AI-Designed Concrete Revolutionizes Marine Infrastructure

In a groundbreaking development for marine infrastructure, researchers have harnessed the power of artificial intelligence to design high-performance concrete (HPC) that could revolutionize the construction of sea-crossing tunnels and bridges. The study, led by Qiling Luo from the State Key Laboratory of Hydraulic Engineering Intelligent Construction and Operation at Tianjin University and the College of Civil and Transportation Engineering at Shenzhen University, marks a significant leap forward in the application of machine learning to real-world engineering challenges.

The research, published in “Case Studies in Construction Materials,” addresses a critical gap in existing AI-based mix-design studies. “Most studies rely on limited lab-scale mixes and often overlook aggregate gradation, which is crucial for real-world applicability,” Luo explains. To bridge this gap, the team developed an AI-driven framework that combines machine learning-based performance prediction with multi-objective optimization. The framework is supported by a large-scale field dataset comprising 939 HPC mix designs collected from major marine infrastructure projects, including the Shenzhen–Zhongshan Link and the Huangmaohai Sea-Crossing Passage.

One of the standout features of this study is the incorporation of full particle-size distribution descriptors, including eight cumulative sieve residue percentages and maximum aggregate size, to capture granular packing effects. This detailed approach allows for more accurate predictions of key properties such as slump, 28-day compressive strength, and 28-day rapid chloride penetration coefficient, with an impressive R² value ranging from 0.90 to 0.95.
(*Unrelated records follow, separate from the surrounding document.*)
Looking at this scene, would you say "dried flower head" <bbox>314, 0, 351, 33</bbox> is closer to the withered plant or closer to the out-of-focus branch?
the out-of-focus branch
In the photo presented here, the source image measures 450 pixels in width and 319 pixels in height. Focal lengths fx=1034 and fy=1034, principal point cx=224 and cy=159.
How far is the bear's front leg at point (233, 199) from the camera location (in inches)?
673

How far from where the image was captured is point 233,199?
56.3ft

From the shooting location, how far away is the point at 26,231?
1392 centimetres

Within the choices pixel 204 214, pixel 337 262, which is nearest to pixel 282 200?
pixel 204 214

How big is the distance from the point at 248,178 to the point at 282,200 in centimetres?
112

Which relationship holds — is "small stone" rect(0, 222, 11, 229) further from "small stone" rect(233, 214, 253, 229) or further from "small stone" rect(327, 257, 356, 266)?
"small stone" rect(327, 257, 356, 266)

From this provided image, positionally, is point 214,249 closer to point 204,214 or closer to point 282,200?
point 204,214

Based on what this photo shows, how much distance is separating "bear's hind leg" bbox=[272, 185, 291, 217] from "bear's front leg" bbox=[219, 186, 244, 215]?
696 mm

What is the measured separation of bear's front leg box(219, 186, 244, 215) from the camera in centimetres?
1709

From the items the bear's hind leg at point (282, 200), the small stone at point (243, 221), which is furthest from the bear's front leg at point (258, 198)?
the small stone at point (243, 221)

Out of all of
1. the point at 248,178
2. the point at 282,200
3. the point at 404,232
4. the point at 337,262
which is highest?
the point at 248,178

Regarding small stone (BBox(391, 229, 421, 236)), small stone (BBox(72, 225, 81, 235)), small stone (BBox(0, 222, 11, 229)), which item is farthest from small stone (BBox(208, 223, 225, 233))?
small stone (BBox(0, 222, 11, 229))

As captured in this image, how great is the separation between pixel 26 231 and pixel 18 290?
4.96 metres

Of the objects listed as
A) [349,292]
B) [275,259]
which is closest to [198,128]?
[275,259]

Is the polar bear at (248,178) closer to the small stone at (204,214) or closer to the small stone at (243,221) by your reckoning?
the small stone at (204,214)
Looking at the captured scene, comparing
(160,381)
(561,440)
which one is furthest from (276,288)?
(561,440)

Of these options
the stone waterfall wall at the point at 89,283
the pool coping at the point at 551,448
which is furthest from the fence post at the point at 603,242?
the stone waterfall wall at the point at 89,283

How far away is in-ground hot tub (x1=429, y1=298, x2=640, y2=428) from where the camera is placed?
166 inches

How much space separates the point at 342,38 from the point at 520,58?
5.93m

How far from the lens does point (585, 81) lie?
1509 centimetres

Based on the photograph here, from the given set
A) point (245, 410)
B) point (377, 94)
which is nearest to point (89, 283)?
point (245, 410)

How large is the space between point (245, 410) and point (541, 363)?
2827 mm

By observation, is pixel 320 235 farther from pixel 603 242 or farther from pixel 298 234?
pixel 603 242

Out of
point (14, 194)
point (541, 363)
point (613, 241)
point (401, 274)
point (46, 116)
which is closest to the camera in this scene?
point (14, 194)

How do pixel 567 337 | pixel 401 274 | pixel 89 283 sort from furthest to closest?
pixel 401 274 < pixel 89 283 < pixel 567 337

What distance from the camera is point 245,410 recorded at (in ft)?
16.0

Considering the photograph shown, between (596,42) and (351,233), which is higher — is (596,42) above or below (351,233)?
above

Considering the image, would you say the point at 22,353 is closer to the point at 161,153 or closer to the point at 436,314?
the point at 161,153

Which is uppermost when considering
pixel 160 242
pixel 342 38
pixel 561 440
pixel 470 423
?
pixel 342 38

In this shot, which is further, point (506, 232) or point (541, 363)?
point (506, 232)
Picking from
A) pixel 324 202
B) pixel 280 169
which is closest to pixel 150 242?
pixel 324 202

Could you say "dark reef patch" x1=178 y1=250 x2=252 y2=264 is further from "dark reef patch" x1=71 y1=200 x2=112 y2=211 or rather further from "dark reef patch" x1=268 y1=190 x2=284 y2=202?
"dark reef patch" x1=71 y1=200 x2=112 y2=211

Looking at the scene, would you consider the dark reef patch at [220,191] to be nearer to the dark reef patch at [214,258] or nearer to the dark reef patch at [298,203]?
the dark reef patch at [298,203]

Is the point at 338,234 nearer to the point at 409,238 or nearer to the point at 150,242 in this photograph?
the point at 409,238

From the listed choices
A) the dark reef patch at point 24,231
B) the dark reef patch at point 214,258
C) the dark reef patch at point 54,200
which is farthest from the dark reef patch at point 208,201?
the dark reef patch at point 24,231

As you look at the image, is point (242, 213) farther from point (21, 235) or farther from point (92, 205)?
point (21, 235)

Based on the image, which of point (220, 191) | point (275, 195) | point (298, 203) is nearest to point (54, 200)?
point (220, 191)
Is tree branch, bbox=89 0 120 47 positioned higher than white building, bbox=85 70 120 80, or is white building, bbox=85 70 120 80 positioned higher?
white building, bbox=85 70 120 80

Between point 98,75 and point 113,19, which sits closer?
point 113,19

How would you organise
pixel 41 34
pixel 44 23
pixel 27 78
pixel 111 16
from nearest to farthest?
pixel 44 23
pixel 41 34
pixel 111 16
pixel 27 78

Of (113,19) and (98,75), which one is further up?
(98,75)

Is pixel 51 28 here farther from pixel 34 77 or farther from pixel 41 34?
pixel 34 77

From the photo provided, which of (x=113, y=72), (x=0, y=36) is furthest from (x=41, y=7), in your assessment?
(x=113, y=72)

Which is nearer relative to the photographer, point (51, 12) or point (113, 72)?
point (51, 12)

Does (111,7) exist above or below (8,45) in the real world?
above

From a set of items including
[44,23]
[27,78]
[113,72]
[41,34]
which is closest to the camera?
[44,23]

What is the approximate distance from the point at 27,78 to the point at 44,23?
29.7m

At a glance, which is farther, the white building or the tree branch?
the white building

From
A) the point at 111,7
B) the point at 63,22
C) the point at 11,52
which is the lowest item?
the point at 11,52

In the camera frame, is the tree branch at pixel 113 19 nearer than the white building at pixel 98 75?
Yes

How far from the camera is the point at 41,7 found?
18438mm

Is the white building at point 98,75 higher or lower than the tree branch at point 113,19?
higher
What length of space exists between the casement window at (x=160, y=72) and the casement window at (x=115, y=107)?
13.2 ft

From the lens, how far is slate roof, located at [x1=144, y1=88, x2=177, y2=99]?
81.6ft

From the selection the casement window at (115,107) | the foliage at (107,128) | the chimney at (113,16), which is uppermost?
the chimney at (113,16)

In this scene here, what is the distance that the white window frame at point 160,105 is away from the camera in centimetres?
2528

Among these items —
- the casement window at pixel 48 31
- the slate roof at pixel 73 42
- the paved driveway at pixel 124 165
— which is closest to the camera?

The AI-driven framework not only predicts performance but also optimizes mix proportions to minimize cement content and carbon emissions while meeting strength, workability, and durability requirements. Using the NSGA-II algorithm, the team achieved remarkable results. “Our experimental validation of five AI-designed mixes (C40–C80) demonstrated excellent performance, with 28-day strengths ranging from 44.4 to 80.5 MPa and chloride diffusion coefficients as low as 1.4 × 10⁻¹² m²/s,” Luo notes.

The implications of this research are far-reaching, particularly for the energy sector. Marine infrastructure projects, such as offshore wind farms and subsea power cables, require durable and sustainable materials to withstand harsh environments. The AI-driven design of HPC could significantly enhance the longevity and sustainability of these structures, reducing maintenance costs and environmental impact.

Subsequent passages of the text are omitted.